## YOUR INSTRUCTIONS
Quote the Clearance passage below word for word, starting at "When you sign" and stopping after "kind of bummed.".
-------- PAGE EXTRACT
I don’t believe email confirmation or password confirmation are desirable in web apps.
We wrote and maintain a user authentication and authorization Rails engine called Clearance. It serves a narrow focus for users to sign up, sign in, sign out, and reset their password, all using their email address and a password of their choice.
Clearance is almost 3 years old but we still use it on almost all of our projects. Each new project is an opportunity to re-evaluate what’s good and what sucks about Clearance.
Early on, our goal was mostly a great experience for developers, seen in things like:
Lately, our goal is a great experience for users, seen in things like:
See the CHANGELOG for more. The most unusual decisions were the confirmation decisions.
When you sign up, you’re interacting with the product for the first time. Maybe you’ve heard good things from friends and have skimmed the landing page. Now, you want to try it. Your purpose is to get your hands on it.
So, you enter your email and password, then press “sign up”. If you’re presented with a screen like “please check your email to confirm your account”, you’re kind of bummed.
----------------
-------- GIVEN DATA
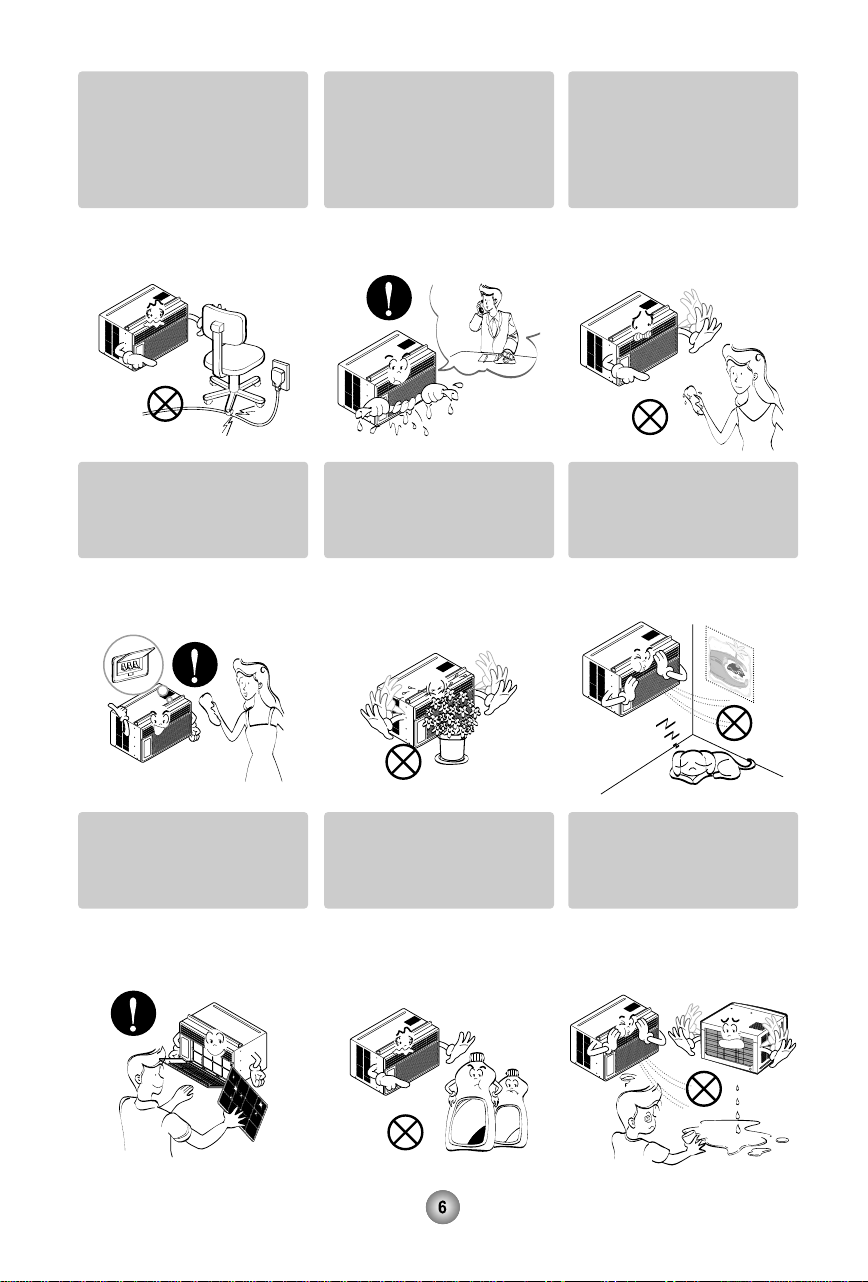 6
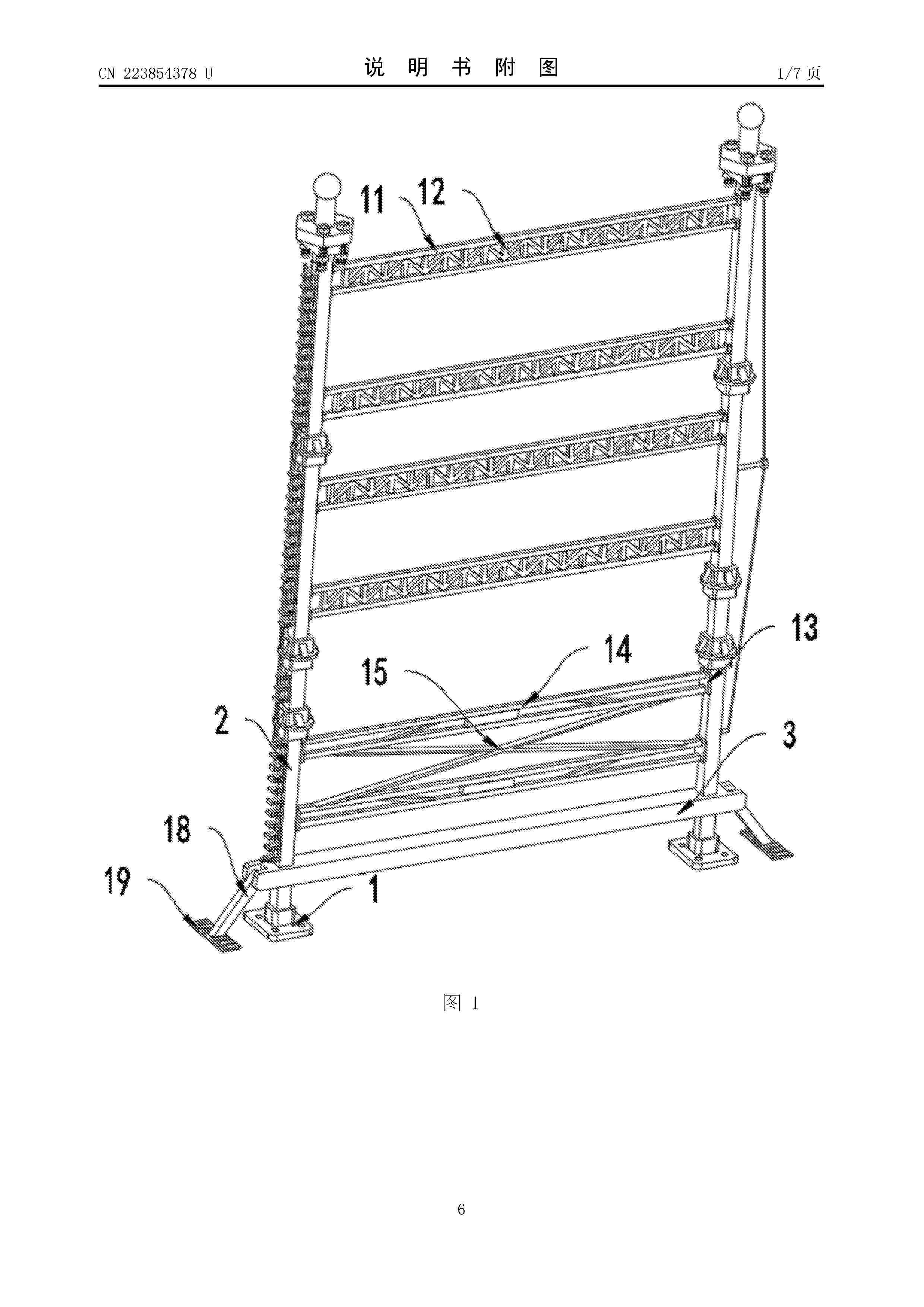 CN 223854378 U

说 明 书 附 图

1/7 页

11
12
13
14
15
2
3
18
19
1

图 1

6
----------------
## OUTPUT FOR THIS EXERCISE
When you sign up, you’re interacting with the product for the first time. Maybe you’ve heard good things from friends and have skimmed the landing page. Now, you want to try it. Your purpose is to get your hands on it.
So, you enter your email and password, then press “sign up”. If you’re presented with a screen like “please check your email to confirm your account”, you’re kind of bummed.